» PROBLEM DESCRIPTION
The span to copy runs from the line containing "2.2 Female reproductive parts in humans 43" to the last line below. Copy it exactly, with nothing else.

» DATA TO PROCESS
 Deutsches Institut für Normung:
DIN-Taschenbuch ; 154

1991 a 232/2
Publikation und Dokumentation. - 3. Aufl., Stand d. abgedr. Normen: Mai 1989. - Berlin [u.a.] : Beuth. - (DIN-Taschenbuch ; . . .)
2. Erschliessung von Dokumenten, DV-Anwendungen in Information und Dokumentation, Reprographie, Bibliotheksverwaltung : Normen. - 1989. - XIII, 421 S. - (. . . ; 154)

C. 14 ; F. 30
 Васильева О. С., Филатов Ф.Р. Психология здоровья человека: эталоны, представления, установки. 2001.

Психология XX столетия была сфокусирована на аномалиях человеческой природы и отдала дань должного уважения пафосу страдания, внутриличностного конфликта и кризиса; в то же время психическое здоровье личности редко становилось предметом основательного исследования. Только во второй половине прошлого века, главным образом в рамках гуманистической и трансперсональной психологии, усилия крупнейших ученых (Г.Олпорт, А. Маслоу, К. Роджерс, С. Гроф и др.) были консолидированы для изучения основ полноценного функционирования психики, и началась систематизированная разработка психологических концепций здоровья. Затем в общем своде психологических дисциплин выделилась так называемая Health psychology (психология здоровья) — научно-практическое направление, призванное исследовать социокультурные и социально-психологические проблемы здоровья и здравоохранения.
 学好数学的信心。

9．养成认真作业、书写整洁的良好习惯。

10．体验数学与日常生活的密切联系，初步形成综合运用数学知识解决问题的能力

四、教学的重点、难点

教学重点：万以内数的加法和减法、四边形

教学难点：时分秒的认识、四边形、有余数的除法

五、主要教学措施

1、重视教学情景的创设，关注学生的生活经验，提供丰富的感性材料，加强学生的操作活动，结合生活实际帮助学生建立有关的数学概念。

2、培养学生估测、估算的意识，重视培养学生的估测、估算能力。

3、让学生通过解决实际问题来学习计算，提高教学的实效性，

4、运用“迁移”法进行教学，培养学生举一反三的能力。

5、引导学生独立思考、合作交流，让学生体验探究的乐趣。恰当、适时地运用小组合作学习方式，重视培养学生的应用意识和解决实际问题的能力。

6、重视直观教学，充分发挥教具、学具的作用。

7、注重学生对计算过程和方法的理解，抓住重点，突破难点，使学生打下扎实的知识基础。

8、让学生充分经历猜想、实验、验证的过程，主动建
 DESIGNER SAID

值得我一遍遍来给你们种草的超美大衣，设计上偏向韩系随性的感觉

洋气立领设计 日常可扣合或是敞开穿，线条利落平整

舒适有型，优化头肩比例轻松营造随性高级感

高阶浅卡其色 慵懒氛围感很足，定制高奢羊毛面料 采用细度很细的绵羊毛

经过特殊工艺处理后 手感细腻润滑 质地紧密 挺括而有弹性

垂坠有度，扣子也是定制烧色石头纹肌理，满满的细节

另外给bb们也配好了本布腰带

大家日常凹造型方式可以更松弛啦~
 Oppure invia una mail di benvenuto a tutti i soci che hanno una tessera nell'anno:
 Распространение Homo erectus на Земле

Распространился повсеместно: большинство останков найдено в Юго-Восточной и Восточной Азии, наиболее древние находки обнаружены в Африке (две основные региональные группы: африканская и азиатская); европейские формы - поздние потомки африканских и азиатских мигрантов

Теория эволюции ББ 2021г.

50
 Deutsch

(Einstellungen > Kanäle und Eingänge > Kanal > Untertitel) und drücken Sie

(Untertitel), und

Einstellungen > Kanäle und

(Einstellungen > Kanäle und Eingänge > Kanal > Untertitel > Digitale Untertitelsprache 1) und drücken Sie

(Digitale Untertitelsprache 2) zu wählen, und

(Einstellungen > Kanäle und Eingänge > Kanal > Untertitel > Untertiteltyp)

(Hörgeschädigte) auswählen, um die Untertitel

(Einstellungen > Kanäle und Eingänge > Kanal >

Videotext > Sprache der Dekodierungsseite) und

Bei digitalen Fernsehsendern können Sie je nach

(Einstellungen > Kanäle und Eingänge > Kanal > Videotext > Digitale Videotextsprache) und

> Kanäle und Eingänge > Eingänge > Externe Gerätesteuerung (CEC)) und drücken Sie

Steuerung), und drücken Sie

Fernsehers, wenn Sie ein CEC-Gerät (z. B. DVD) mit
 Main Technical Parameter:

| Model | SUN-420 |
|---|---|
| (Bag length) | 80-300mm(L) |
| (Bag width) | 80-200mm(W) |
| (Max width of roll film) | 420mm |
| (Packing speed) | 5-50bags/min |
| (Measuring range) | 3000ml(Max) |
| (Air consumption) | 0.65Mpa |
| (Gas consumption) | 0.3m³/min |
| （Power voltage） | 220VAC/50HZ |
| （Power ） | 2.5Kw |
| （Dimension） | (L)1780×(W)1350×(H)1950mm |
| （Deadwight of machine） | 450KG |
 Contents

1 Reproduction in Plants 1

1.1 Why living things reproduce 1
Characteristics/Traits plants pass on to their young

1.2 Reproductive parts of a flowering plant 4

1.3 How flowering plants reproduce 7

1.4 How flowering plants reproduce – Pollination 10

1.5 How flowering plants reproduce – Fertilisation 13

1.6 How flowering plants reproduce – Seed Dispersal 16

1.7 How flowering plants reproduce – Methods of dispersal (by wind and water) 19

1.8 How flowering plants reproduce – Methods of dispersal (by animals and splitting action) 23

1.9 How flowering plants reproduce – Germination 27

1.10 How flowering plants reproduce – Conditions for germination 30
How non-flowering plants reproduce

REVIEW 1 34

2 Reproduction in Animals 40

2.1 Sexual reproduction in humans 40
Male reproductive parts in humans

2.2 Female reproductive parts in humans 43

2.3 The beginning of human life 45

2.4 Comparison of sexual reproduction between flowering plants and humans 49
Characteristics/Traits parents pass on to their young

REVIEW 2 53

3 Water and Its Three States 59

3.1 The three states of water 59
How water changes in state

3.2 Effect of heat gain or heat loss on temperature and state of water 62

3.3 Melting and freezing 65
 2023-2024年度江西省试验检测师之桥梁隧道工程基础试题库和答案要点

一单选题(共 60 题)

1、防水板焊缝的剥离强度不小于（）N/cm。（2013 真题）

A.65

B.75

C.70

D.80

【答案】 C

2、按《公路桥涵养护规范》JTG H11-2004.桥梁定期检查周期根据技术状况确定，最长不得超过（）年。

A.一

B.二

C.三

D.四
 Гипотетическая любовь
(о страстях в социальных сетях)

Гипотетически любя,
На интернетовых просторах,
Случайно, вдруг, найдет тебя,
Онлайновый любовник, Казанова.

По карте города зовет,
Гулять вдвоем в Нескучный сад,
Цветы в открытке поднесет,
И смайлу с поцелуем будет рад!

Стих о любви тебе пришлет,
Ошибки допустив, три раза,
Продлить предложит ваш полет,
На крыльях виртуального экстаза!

» COMPLETED EXERCISE
2.2 Female reproductive parts in humans 43

2.3 The beginning of human life 45

2.4 Comparison of sexual reproduction between flowering plants and humans 49
Characteristics/Traits parents pass on to their young

REVIEW 2 53

3 Water and Its Three States 59

3.1 The three states of water 59
How water changes in state

3.2 Effect of heat gain or heat loss on temperature and state of water 62

3.3 Melting and freezing 65
 2023-2024年度江西省试验检测师之桥梁隧道工程基础试题库和答案要点

一单选题(共 60 题)

1、防水板焊缝的剥离强度不小于（）N/cm。（2013 真题）

A.65

B.75

C.70

D.80

【答案】 C

2、按《公路桥涵养护规范》JTG H11-2004.桥梁定期检查周期根据技术状况确定，最长不得超过（）年。

A.一

B.二

C.三

D.四
 Гипотетическая любовь
(о страстях в социальных сетях)

Гипотетически любя,
На интернетовых просторах,
Случайно, вдруг, найдет тебя,
Онлайновый любовник, Казанова.

По карте города зовет,
Гулять вдвоем в Нескучный сад,
Цветы в открытке поднесет,
И смайлу с поцелуем будет рад!

Стих о любви тебе пришлет,
Ошибки допустив, три раза,
Продлить предложит ваш полет,
На крыльях виртуального экстаза!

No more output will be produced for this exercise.